Work required: In the data below, one line contains "Christmas Photo Card - Gingerbread Man" and a later one contains "Macao Government Tourism". Print both, with every line between them, exactly and alone.

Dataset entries
============================================================
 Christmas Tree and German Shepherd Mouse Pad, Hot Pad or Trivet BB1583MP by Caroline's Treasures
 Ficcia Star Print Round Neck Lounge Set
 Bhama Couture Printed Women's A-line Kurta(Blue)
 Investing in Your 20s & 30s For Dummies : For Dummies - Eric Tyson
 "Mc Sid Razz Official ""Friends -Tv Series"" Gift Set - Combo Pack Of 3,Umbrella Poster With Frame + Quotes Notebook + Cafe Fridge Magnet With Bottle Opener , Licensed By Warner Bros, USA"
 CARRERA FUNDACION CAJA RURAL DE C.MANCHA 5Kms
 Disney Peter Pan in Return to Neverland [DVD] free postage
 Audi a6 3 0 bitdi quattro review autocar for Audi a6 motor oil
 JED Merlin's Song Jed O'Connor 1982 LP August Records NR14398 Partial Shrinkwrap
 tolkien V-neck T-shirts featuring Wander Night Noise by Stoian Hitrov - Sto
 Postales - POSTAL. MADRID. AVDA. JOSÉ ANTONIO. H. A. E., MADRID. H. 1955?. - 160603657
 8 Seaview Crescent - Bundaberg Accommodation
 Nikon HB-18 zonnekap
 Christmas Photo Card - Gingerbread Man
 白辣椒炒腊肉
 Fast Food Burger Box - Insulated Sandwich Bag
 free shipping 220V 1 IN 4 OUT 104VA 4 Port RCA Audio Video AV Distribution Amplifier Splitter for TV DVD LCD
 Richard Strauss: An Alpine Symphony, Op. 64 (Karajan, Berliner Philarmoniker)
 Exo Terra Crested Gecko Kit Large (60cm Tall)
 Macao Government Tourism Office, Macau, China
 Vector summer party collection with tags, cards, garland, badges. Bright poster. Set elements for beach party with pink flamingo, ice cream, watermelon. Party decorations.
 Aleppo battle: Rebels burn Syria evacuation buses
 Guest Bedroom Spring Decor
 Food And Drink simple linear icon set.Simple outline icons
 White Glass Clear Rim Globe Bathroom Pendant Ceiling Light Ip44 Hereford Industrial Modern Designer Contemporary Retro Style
============================================================
Response for this exercise:
 Christmas Photo Card - Gingerbread Man
 白辣椒炒腊肉
 Fast Food Burger Box - Insulated Sandwich Bag
 free shipping 220V 1 IN 4 OUT 104VA 4 Port RCA Audio Video AV Distribution Amplifier Splitter for TV DVD LCD
 Richard Strauss: An Alpine Symphony, Op. 64 (Karajan, Berliner Philarmoniker)
 Exo Terra Crested Gecko Kit Large (60cm Tall)
 Macao Government Tourism Office, Macau, China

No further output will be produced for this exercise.